*WHAT TO PRODUCE*.
Return every entry below word for word and leave out any picture.

(Excerpts from a dataset)
>>>>>

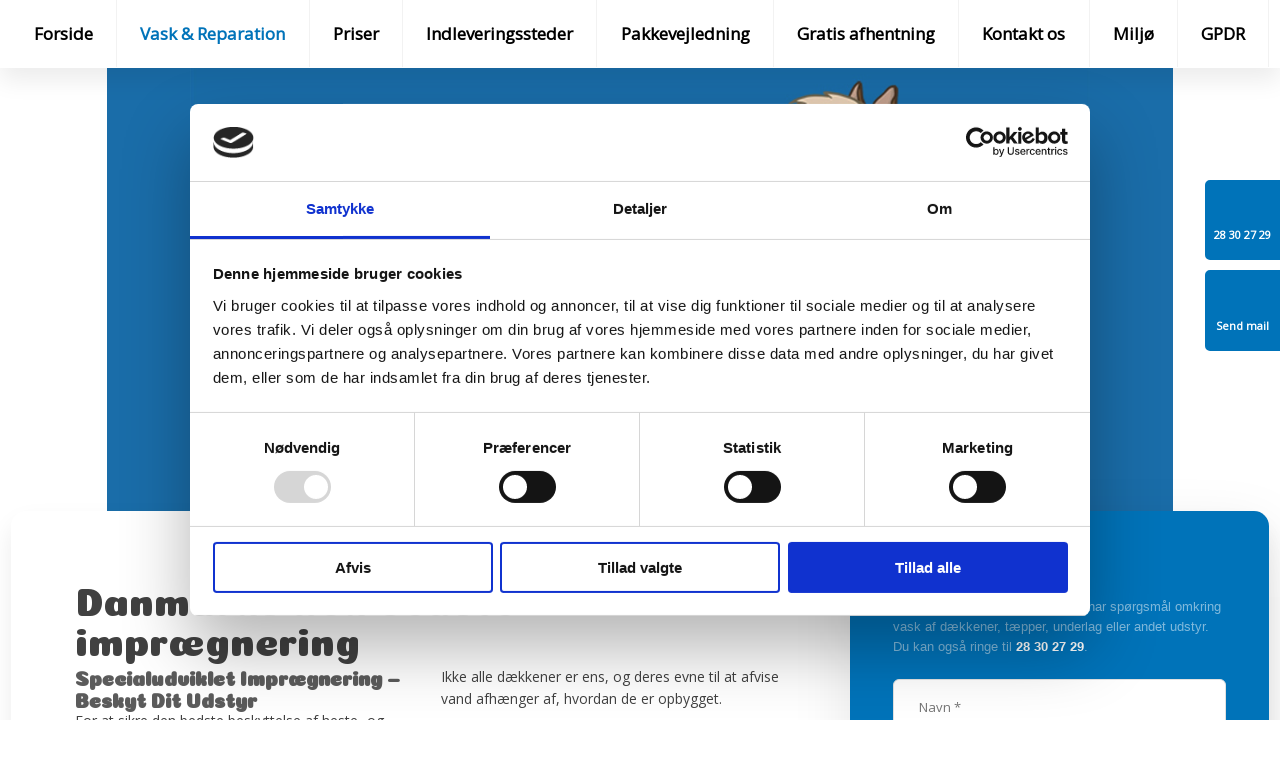

--- FILE ---
content_type: application/x-javascript
request_url: https://consentcdn.cookiebot.com/consentconfig/927e5771-7f1e-43e7-8924-882d15f45ecb/daekkenservice.dk/configuration.js
body_size: 223
content:
CookieConsent.configuration.tags.push({id:53481893,type:"script",tagID:"",innerHash:"",outerHash:"",tagHash:"14751426643409",url:"",resolvedUrl:"",cat:[3,4]});CookieConsent.configuration.tags.push({id:53481894,type:"script",tagID:"",innerHash:"",outerHash:"",tagHash:"5702273516",url:"https://consent.cookiebot.com/uc.js",resolvedUrl:"https://consent.cookiebot.com/uc.js",cat:[1,4]});CookieConsent.configuration.tags.push({id:53481895,type:"script",tagID:"",innerHash:"",outerHash:"",tagHash:"15728052058684",url:"https://www.daekkenservice.dk/Bundles/Scripts/Website/Module/Video?v=mco4mLl2DEYVQddmZSW6xid_X-_PAu-Nufq5A-jbqyk1",resolvedUrl:"https://www.daekkenservice.dk/Bundles/Scripts/Website/Module/Video?v=mco4mLl2DEYVQddmZSW6xid_X-_PAu-Nufq5A-jbqyk1",cat:[1,4]});CookieConsent.configuration.tags.push({id:53481896,type:"iframe",tagID:"",innerHash:"",outerHash:"",tagHash:"13479072711009",url:"https://calendar.google.com/calendar/embed?src=85hljkcpoq9paprqf3062kkeek%40group.calendar.google.com&ctz=Europe%2FAmsterdam",resolvedUrl:"https://calendar.google.com/calendar/embed?src=85hljkcpoq9paprqf3062kkeek%40group.calendar.google.com&ctz=Europe%2FAmsterdam",cat:[4]});

--- FILE ---
content_type: text/plain
request_url: https://www.google-analytics.com/j/collect?v=1&_v=j102&a=178067675&t=pageview&_s=1&dl=https%3A%2F%2Fwww.daekkenservice.dk%2Fimpraegnering.aspx&ul=en-us%40posix&dt=IDanmarks%20nok%20bedste%20impr%C3%A6gnering%20%7C%20Service%20i%20hele%20Danmark&sr=1280x720&vp=1280x720&_u=IEDAAEABAAAAACAAI~&jid=288823058&gjid=1729969763&cid=460402347.1768999216&tid=UA-123569606-1&_gid=2089437164.1768999216&_r=1&_slc=1&z=799269186
body_size: -837
content:
2,cG-F6TVRWQC7Z

--- FILE ---
content_type: text/plain
request_url: https://www.google-analytics.com/j/collect?v=1&_v=j102&a=178067675&t=pageview&_s=1&dl=https%3A%2F%2Fwww.daekkenservice.dk%2Fimpraegnering.aspx&ul=en-us%40posix&dt=IDanmarks%20nok%20bedste%20impr%C3%A6gnering%20%7C%20Service%20i%20hele%20Danmark&sr=1280x720&vp=1280x720&_u=IEDAAEABAAAAACAAI~&jid=1753041964&gjid=958289848&cid=460402347.1768999216&tid=UA-188153930-4&_gid=2089437164.1768999216&_r=1&_slc=1&z=1208187263
body_size: -451
content:
2,cG-K5SGX6RCE6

<<<<<

*RESPONSE BOX*.
--- FILE ---
content_type: application/x-javascript
request_url: https://consentcdn.cookiebot.com/consentconfig/927e5771-7f1e-43e7-8924-882d15f45ecb/daekkenservice.dk/configuration.js
body_size: 223
content:
CookieConsent.configuration.tags.push({id:53481893,type:"script",tagID:"",innerHash:"",outerHash:"",tagHash:"14751426643409",url:"",resolvedUrl:"",cat:[3,4]});CookieConsent.configuration.tags.push({id:53481894,type:"script",tagID:"",innerHash:"",outerHash:"",tagHash:"5702273516",url:"https://consent.cookiebot.com/uc.js",resolvedUrl:"https://consent.cookiebot.com/uc.js",cat:[1,4]});CookieConsent.configuration.tags.push({id:53481895,type:"script",tagID:"",innerHash:"",outerHash:"",tagHash:"15728052058684",url:"https://www.daekkenservice.dk/Bundles/Scripts/Website/Module/Video?v=mco4mLl2DEYVQddmZSW6xid_X-_PAu-Nufq5A-jbqyk1",resolvedUrl:"https://www.daekkenservice.dk/Bundles/Scripts/Website/Module/Video?v=mco4mLl2DEYVQddmZSW6xid_X-_PAu-Nufq5A-jbqyk1",cat:[1,4]});CookieConsent.configuration.tags.push({id:53481896,type:"iframe",tagID:"",innerHash:"",outerHash:"",tagHash:"13479072711009",url:"https://calendar.google.com/calendar/embed?src=85hljkcpoq9paprqf3062kkeek%40group.calendar.google.com&ctz=Europe%2FAmsterdam",resolvedUrl:"https://calendar.google.com/calendar/embed?src=85hljkcpoq9paprqf3062kkeek%40group.calendar.google.com&ctz=Europe%2FAmsterdam",cat:[4]});

--- FILE ---
content_type: text/plain
request_url: https://www.google-analytics.com/j/collect?v=1&_v=j102&a=178067675&t=pageview&_s=1&dl=https%3A%2F%2Fwww.daekkenservice.dk%2Fimpraegnering.aspx&ul=en-us%40posix&dt=IDanmarks%20nok%20bedste%20impr%C3%A6gnering%20%7C%20Service%20i%20hele%20Danmark&sr=1280x720&vp=1280x720&_u=IEDAAEABAAAAACAAI~&jid=288823058&gjid=1729969763&cid=460402347.1768999216&tid=UA-123569606-1&_gid=2089437164.1768999216&_r=1&_slc=1&z=799269186
body_size: -837
content:
2,cG-F6TVRWQC7Z

--- FILE ---
content_type: text/plain
request_url: https://www.google-analytics.com/j/collect?v=1&_v=j102&a=178067675&t=pageview&_s=1&dl=https%3A%2F%2Fwww.daekkenservice.dk%2Fimpraegnering.aspx&ul=en-us%40posix&dt=IDanmarks%20nok%20bedste%20impr%C3%A6gnering%20%7C%20Service%20i%20hele%20Danmark&sr=1280x720&vp=1280x720&_u=IEDAAEABAAAAACAAI~&jid=1753041964&gjid=958289848&cid=460402347.1768999216&tid=UA-188153930-4&_gid=2089437164.1768999216&_r=1&_slc=1&z=1208187263
body_size: -451
content:
2,cG-K5SGX6RCE6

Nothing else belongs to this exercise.